Nelson Santana, assistant professor and collection development librarian at Bronx Community College, attributed this mistrust to the history of discrimination in healthcare against Latinx people. Santana has taught courses in cultural studies, focusing specifically on Latin America, as well as in fake news. Santana mentioned specifically the sterilization campaign by the U.S. and Puerto Rican government between the 1930s and 1970s, when nearly one-third of Puerto Rico’s female population was forcibly sterilized.
“You have people that have experienced this personally [and] you have people who are the children of people who have experienced this personally,” Santana said. “Part of when they receive certain information, which is misinformation, is that they're also putting it on. They're thinking of these other tragic events that have happened within their own communities, so this then becomes compounded and it makes it even more difficult for people to trust the government.”
The effects of misinformation caused by social media companies have been amplified thanks to the COVID-19 pandemic, playing a major role in many people’s decision to get vaccinated. According to the Centers for Disease Control, just 17.1 percent of Hispanic or Latinx people in the United States have been administered one or more vaccine doses. This compares to the national average of 62.7 percent.
Bueno said that many myths circulating about the negative effect of COVID-19 vaccines on health play a role in the gap in vaccination rates within the Latinx community.
“I think that misinformation about the secondary effects and the issues around the vaccine have contributed,” Bueno said. “It goes back to the disparity in health care of underrepresented minorities. I think that if that disparity has been enhanced by the pandemic and by the availability of resources, then it just perpetuates the disparity, and that's what we're seeing right now.”
In Charlottesville, however, this disparity is much smaller. As of June, 60 percent of Latinx people in Albemarle County had been administered one or more vaccine doses.
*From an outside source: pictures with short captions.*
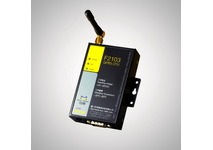 F2103 m2m GSM GPRS modem with RS232 RS485 for automatic meter reading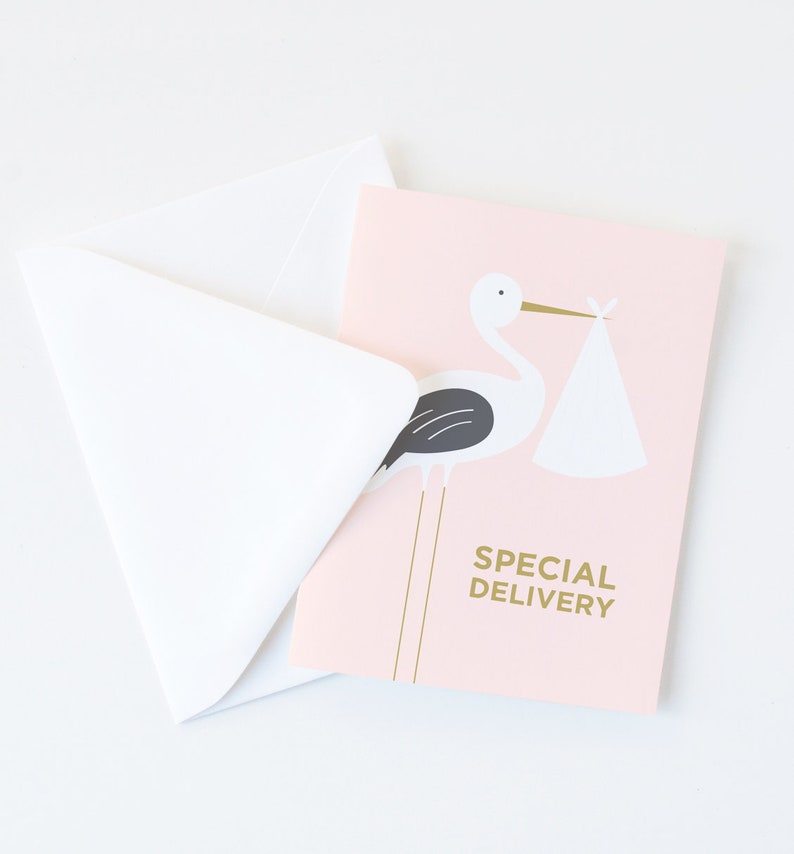 Pink Stork Special Delivery Greeting Card New Baby Card A2 Size White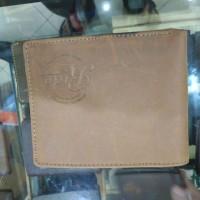 Dompet Eiger Wallet  D146107 Original Keren Cowok Bagus Awet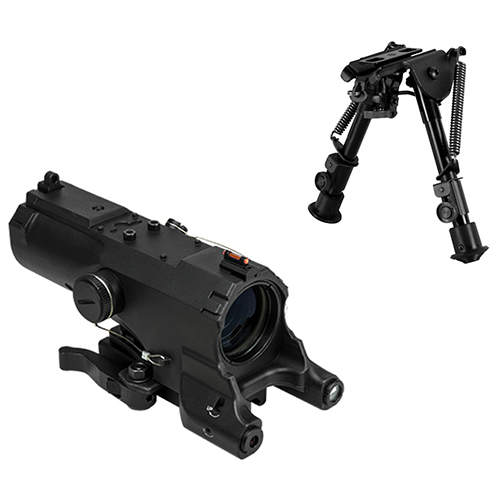 VISM ECO Combo #1 / 4x34 Scope With Green Laser + FREE Bipod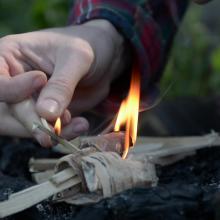 """""""Mokslo sriuba"""": kaip augalai įkvepia technologijas?"""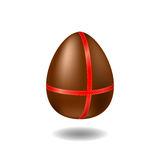Chocolate egg with ribbon and shadow. Happy Easter  illustration on white background. Stock Photo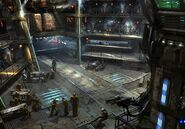 Guardians-of-the-galaxy-concept-art-by-Pete-Thompson 3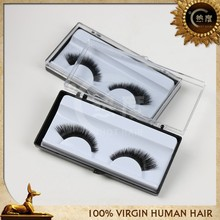 High quality charming soft real mink eyelash extension silky mink eyebrow extension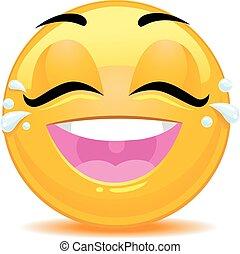 emoticon, gioia, pianto, smiley fronteggiano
Around this time, around 70 percent of all people in Albemarle County had received one dose.
The high vaccination rate of Latinx people was supported in part by the work of the U.Va. Latino Health Initiative, which serves the 5.8 percent of Albemarle County that is Hispanic or Latinx. Nationally, 18.5 percent of the U.S. population is Hispanic or Latinx.
Fourth-year Medicine student Daniel Rounds said the Latino Health Initiative worked on distributing information on the vaccine to the Latinx community through its Facebook page. Rounds is a student leader at La Clinica Latina, the Latino Health Initiative’s partnership with the Charlottesville Free Clinic.
“When the vaccine became available, we really focused on bringing it to the neighborhoods themselves and having efficient volunteers that spoke Spanish, so that it was really culturally competent.” Rounds said. “Having that positive experience and having the outreach of U.Va. actually going to the community where it's accessible kind of created a ripple effect.”
This ripple effect is one explanation for the vaccination rate of Latinx people in Charlottesville being one of the highest among ethnic groups in Virginia.